Le finestre di una casa riflesse nel vetro ricurvo di un’automobile parcheggiata davanti all’edificio, appaiono distorte all’interno del triangolo formato dal parabrezza stesso. La forma triangolare non si percepisce immediatamente, ma è la struttura in cui sono organizzati tutti gli elementi, come la ripetizione di linee e rettangoli e le bande di luce e ombra. Lo schema triangolare compare spesso in scene con linee parallele che sembrano incontrarsi, come nei margini di una strada o le rotaie di una linea ferroviaria che con ‘allontanarsi dell’orizzonte sembrano stringersi. Questo è un modo per comunicare efficacemente il senso di profondità e distanza in un’immagine.

Nelle due riprese dell'etna viene esemplificato come la stessa coppia tempo-diaframma possa concentrare l'attenzione dell'osservatore sulla texture del primo piano oppure renderla la cornice del secondo piano; questo si ottiene con una bassa profondità di campo ed attraverso la scelta dell'opportuno punto di messa a fuoco.Una buona linea guida è quella di utilizzare diaframmi aperti nella fotografia di ritratto e diaframmi chiusi in quella paesaggistica: la scelta è dettata dal fatto che nel ritratto si vuole concentrare l'attenzione sulla persona escludendo il contorno, lo sfondo.

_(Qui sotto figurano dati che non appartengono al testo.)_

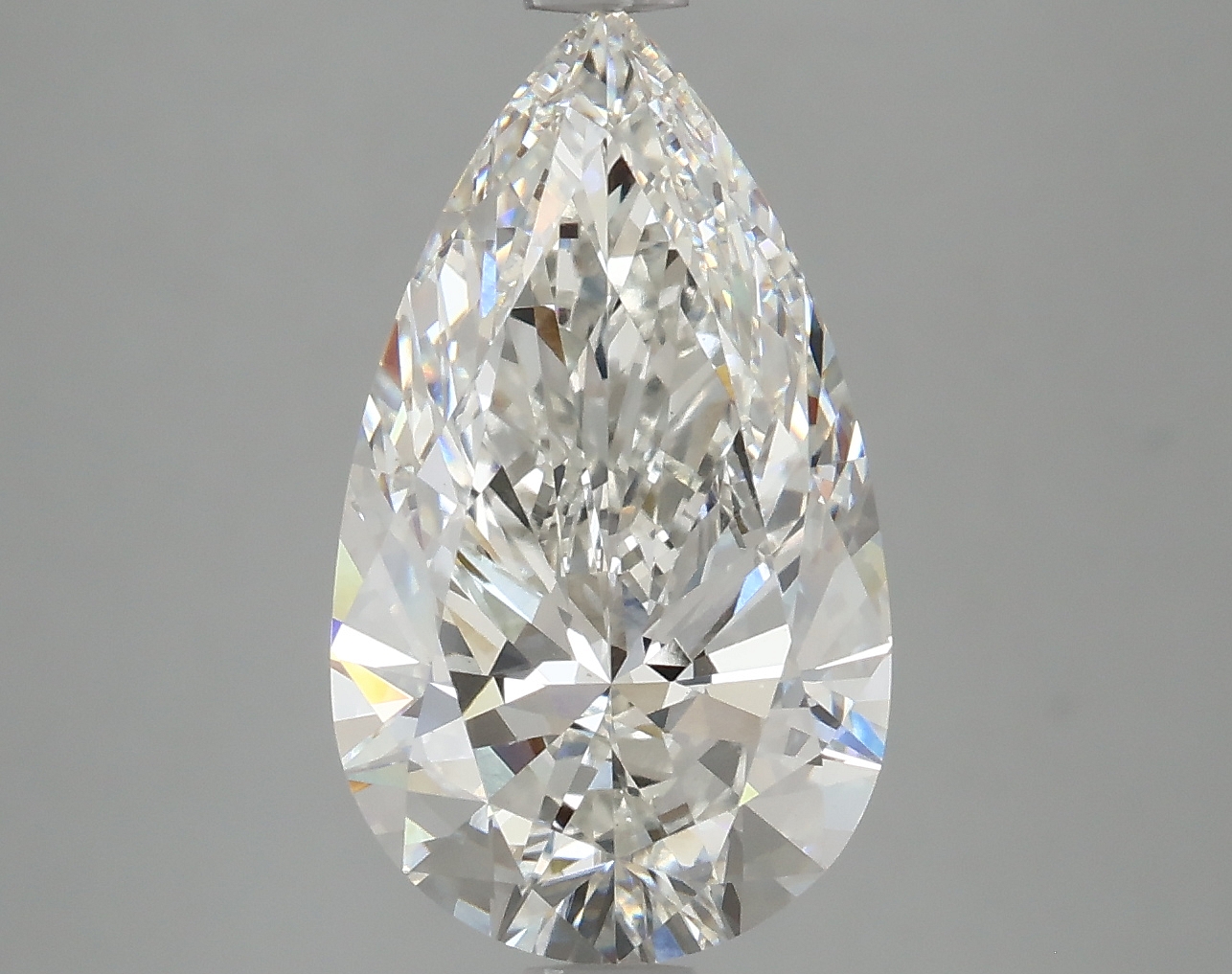 4.03 CT Pear Diamond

Nella fotografia di paesaggio al contrario si vuole la massima nitidezza, più dettagli possibili, la maggiore profondità di campo che si ha a disposizione. Altri campi in cui è necessario valutare bene la profondità di campo sono sicuramente la macrofotografia e la fotografia naturalistica: nel primo caso le piccole distanze di messa a fuoco obbligano al corretto posizionamento della fotocamera rispetto al soggetto ed il rischio di ottenerne delle parti fuori fuoco deve far riflettere sull'utilizzo della massima apertura come una situazione critica da gestire con molta attenzione; nel secondo caso l'uso di teleobbiettivi molto spinti aumenta la percezione dello sfuocato e di conseguenza bisognerà cercare di diaframmare almeno da f-8 in su in maniera da ottenere tutte le parti del soggetto correttamente a fuoco.